◆ ABOUT THIS TASK: What you return should match the material below line for line, except that no image appears in it.

Content starts

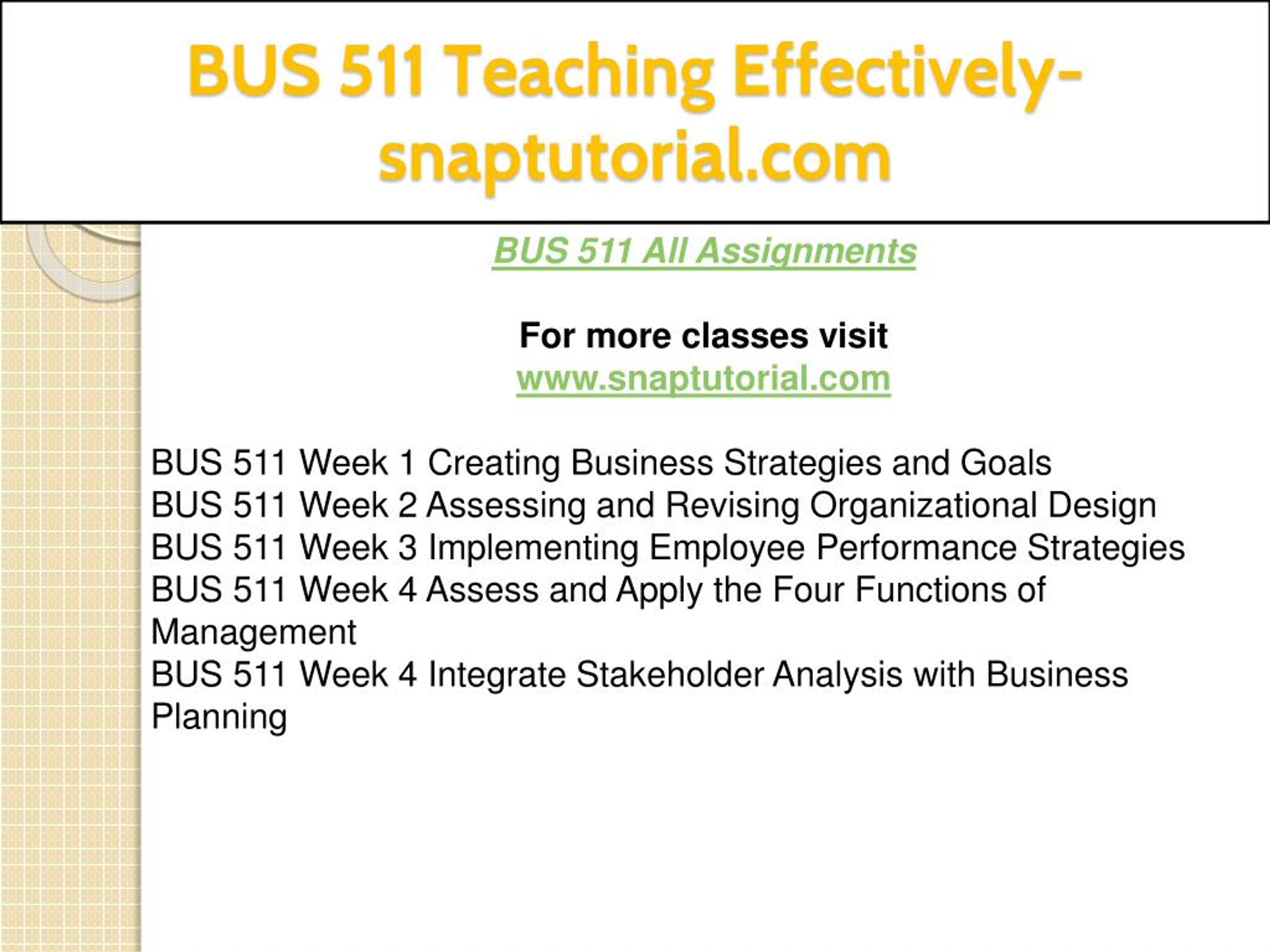 BUS 511 Teaching Effectively-snaptutorial.com

BUS 511 All Assignments

For more classes visit
www.snaptutorial.com

BUS 511 Week 1 Creating Business Strategies and Goals
BUS 511 Week 2 Assessing and Revising Organizational Design
BUS 511 Week 3 Implementing Employee Performance Strategies
BUS 511 Week 4 Assess and Apply the Four Functions of Management
BUS 511 Week 4 Integrate Stakeholder Analysis with Business Planning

Content ends

◆ ANSWER FOR THIS EXERCISE:
 BUS 511 Teaching Effectively-snaptutorial.com

BUS 511 All Assignments

For more classes visit
www.snaptutorial.com

BUS 511 Week 1 Creating Business Strategies and Goals
BUS 511 Week 2 Assessing and Revising Organizational Design
BUS 511 Week 3 Implementing Employee Performance Strategies
BUS 511 Week 4 Assess and Apply the Four Functions of Management
BUS 511 Week 4 Integrate Stakeholder Analysis with Business Planning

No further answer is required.